Stored data entries
******

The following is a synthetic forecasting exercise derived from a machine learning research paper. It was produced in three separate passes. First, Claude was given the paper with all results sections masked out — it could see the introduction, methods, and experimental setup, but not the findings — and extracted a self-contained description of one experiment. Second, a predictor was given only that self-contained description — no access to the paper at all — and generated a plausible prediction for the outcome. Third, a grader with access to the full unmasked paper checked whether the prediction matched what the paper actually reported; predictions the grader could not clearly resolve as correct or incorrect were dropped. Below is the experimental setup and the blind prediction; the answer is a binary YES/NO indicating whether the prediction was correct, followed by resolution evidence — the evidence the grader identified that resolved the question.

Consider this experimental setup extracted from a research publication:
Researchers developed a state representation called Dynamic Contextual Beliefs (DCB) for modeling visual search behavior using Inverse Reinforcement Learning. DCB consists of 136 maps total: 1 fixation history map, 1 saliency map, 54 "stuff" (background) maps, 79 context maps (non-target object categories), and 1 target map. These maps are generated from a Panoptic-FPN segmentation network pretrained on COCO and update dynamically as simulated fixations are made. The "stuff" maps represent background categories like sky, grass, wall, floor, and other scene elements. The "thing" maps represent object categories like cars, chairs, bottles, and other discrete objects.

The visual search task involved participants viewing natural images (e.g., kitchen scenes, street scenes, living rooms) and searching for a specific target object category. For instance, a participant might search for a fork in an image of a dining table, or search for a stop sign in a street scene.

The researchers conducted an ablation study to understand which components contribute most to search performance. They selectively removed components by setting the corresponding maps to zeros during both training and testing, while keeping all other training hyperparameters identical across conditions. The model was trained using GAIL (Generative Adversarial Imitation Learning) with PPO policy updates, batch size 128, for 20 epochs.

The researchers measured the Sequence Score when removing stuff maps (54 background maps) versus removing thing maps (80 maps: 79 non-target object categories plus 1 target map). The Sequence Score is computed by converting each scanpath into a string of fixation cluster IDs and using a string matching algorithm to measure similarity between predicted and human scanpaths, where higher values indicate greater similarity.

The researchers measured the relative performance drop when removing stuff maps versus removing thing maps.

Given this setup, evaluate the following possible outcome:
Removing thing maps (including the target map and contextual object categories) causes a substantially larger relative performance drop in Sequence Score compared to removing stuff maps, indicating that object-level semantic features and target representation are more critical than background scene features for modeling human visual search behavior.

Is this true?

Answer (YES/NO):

******

Restate the records above word for word, omitting nothing.

SOLUTION BELOW
The following is a synthetic forecasting exercise derived from a machine learning research paper. It was produced in three separate passes. First, Claude was given the paper with all results sections masked out — it could see the introduction, methods, and experimental setup, but not the findings — and extracted a self-contained description of one experiment. Second, a predictor was given only that self-contained description — no access to the paper at all — and generated a plausible prediction for the outcome. Third, a grader with access to the full unmasked paper checked whether the prediction matched what the paper actually reported; predictions the grader could not clearly resolve as correct or incorrect were dropped. Below is the experimental setup and the blind prediction; the answer is a binary YES/NO indicating whether the prediction was correct, followed by resolution evidence — the evidence the grader identified that resolved the question.

Consider this experimental setup extracted from a research publication:
Researchers developed a state representation called Dynamic Contextual Beliefs (DCB) for modeling visual search behavior using Inverse Reinforcement Learning. DCB consists of 136 maps total: 1 fixation history map, 1 saliency map, 54 "stuff" (background) maps, 79 context maps (non-target object categories), and 1 target map. These maps are generated from a Panoptic-FPN segmentation network pretrained on COCO and update dynamically as simulated fixations are made. The "stuff" maps represent background categories like sky, grass, wall, floor, and other scene elements. The "thing" maps represent object categories like cars, chairs, bottles, and other discrete objects.

The visual search task involved participants viewing natural images (e.g., kitchen scenes, street scenes, living rooms) and searching for a specific target object category. For instance, a participant might search for a fork in an image of a dining table, or search for a stop sign in a street scene.

The researchers conducted an ablation study to understand which components contribute most to search performance. They selectively removed components by setting the corresponding maps to zeros during both training and testing, while keeping all other training hyperparameters identical across conditions. The model was trained using GAIL (Generative Adversarial Imitation Learning) with PPO policy updates, batch size 128, for 20 epochs.

The researchers measured the Sequence Score when removing stuff maps (54 background maps) versus removing thing maps (80 maps: 79 non-target object categories plus 1 target map). The Sequence Score is computed by converting each scanpath into a string of fixation cluster IDs and using a string matching algorithm to measure similarity between predicted and human scanpaths, where higher values indicate greater similarity.

The researchers measured the relative performance drop when removing stuff maps versus removing thing maps.

Given this setup, evaluate the following possible outcome:
Removing thing maps (including the target map and contextual object categories) causes a substantially larger relative performance drop in Sequence Score compared to removing stuff maps, indicating that object-level semantic features and target representation are more critical than background scene features for modeling human visual search behavior.

Is this true?

Answer (YES/NO):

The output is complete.